■ **Problem description**: Reproduce word for word everything from "I was just reading" down to "ChristyMarie82 (Mar 2, 2012)" in the tornado check-in thread below.

■ **Reading passage**:
# Tornado Damaged States (Please check in)



## elevan (Mar 2, 2012)

My thoughts go out to all the families affected by the tornadoes that ripped through the MidWest in the past couple of days.

If your area was affected please post as soon as you're able so we know that you're ok.


----------



## terrilhb (Mar 2, 2012)

To everyone.


----------



## marlowmanor (Mar 2, 2012)

I was just reading about the storms and a couple towns in IN being totally destroyed. First thing I thought about was my BYH friends!  I hope everyone wethered the storms well. I will definately be waiting for everyone to check in.


----------



## ChristyMarie82 (Mar 2, 2012)

I certainly hope everyone is OK.  We had a scare here, a tornado warning, but nothing really happened way up in Dayton, Ohio. We got ready to go to the basement, but didn't have to go.  I have friends near Cincinnati and in Northern Ky...and a few of the little towns I grew up around are just...gone.  One of my friend's friends lost EVERYTHING...whole house blown away.  I'm still waiting to here if a friend in a town that was leveled is OK.  

((hugs)) to everyone who was in it/around it/lost anything or anyone.


----------



## currycomb (Mar 3, 2012)

we are pretty close to the illinois towns of harrisburg and ridgeway(in fact was in ridgeway last sat, before the storms). we had no damage. yesterday we followed another round on radar, again the BIG GUY was watching over us. sadly not so much for some towns east of here. our thoughts and prayers go out to them


----------



## daisychick (Mar 3, 2012)

I was also wondering how many of our BYH friends were affected by the storms.  I hope everyone is ok.


----------



## SmallFarmGirl (Mar 4, 2012)

I've been praying too.....


----------



## craftymama86 (Mar 5, 2012)

Our family is doing well. That last set of tornadoes though a few weeks ago got REALLY close, it was scary. A couple roads nearby don't even look the same, strange to drive through....


----------

■ **Material provided**:
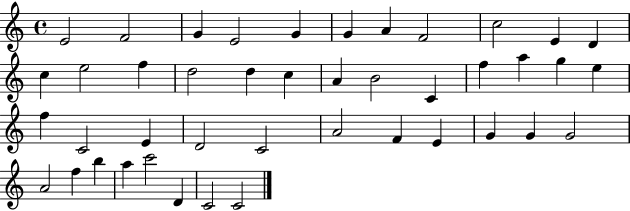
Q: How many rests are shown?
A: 0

■ **Correct result**:
I was just reading about the storms and a couple towns in IN being totally destroyed. First thing I thought about was my BYH friends!  I hope everyone wethered the storms well. I will definately be waiting for everyone to check in.


----------



## ChristyMarie82 (Mar 2, 2012)